First Visual Change 4g

Screenshot 2021-02-16 at 13.17.51.png (1×2 px, 1014 KB)

TTFB 4g

Screenshot 2021-02-16 at 13.18.47.png (1×2 px, 1001 KB)

TTFB 3g

Screenshot 2021-02-16 at 13.18.58.png (1×2 px, 1013 KB)

It looks like we got much higher variance between runs on Bitbar that running the same setup at hope with my Mac. I've setup a test to run the same setup every 10 minutes at home to see what kind numbers we get. If we look at the spread between 11 runs it looks like this for 4g:

Min/Median/Average/Max

Screenshot 2021-02-16 at 13.19.29.png (152×2 px, 73 KB)

That seems to too high and something isn't working as it should. I'm gonna collect more data.

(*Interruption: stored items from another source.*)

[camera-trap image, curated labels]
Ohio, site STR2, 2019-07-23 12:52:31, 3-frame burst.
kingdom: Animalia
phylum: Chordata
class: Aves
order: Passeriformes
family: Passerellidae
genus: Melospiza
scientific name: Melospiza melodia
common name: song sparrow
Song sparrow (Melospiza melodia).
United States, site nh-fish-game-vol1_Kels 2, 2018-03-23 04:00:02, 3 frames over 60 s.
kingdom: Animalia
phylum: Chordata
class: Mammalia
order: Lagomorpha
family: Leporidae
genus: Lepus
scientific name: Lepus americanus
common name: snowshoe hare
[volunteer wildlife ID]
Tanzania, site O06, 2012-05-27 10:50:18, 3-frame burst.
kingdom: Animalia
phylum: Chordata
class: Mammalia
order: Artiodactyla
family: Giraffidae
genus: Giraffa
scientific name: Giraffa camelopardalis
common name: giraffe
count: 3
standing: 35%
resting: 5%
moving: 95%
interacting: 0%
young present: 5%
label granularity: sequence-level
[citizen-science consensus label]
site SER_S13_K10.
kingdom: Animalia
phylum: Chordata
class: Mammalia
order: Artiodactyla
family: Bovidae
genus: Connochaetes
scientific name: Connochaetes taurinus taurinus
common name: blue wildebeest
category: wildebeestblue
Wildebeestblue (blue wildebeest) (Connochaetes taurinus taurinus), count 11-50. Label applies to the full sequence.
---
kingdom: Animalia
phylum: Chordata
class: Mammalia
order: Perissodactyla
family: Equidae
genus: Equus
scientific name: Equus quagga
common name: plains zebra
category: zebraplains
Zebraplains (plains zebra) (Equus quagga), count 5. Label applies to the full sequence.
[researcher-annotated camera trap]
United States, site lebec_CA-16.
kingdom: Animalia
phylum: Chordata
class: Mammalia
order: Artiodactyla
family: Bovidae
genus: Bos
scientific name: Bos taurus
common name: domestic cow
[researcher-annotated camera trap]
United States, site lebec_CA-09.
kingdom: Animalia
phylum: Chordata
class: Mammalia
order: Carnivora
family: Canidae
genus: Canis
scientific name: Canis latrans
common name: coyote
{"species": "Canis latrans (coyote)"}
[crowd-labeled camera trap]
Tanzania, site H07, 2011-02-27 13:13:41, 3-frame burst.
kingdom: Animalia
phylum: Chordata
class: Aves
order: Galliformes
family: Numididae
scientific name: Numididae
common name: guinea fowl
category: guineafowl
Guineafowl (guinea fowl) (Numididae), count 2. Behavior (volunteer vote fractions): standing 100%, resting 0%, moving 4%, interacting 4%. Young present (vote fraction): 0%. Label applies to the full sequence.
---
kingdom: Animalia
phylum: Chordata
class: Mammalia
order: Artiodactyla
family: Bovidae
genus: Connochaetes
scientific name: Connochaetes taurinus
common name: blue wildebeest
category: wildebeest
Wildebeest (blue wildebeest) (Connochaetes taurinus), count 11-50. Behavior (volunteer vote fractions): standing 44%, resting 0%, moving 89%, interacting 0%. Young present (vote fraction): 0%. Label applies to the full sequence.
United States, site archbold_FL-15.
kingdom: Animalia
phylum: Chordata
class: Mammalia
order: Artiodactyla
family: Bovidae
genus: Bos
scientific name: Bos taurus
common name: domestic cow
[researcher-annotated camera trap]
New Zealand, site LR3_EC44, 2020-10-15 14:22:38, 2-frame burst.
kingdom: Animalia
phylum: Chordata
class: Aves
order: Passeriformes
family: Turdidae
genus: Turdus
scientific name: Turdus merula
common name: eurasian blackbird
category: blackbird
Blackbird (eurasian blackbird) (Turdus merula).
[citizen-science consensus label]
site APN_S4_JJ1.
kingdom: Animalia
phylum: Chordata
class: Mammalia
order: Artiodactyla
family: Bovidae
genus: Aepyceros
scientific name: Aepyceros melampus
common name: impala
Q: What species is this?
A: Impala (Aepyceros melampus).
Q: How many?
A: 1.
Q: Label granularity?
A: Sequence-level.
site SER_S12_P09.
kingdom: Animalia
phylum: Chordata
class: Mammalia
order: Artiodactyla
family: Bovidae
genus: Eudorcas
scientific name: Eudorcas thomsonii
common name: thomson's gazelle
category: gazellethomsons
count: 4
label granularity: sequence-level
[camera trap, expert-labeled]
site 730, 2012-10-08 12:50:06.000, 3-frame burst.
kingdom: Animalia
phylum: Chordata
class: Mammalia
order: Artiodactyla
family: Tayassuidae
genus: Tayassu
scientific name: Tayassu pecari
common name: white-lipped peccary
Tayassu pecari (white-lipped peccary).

Okay, I've been running the same setup at home for almost 6 hours, running tests every 12 minutes and it looks like this (using 4g setup using my Mac):

Screenshot 2021-02-16 at 15.27.19.png (1×3 px, 292 KB)

Screenshot 2021-02-16 at 15.26.41.png (1×3 px, 253 KB)

Min/Median/Average/Max

Screenshot 2021-02-16 at 15.28.24.png (84×2 px, 19 KB)

The TTFB median looks much better and you can also see the variance between runs. It looks like something isn't right at Bitbar.

I added test so we compare Bitbar vs Kobiton: I test the the static Banksy page, 11 runs each and looking and min/medin/max and stdev:
https://grafana.wikimedia.org/d/Tbeh-peWk/test-kobiton?orgId=1&from=now-7d&to=now

I've also enabled test using gnirehtet against the static Banksy test to compare with testing with wifi.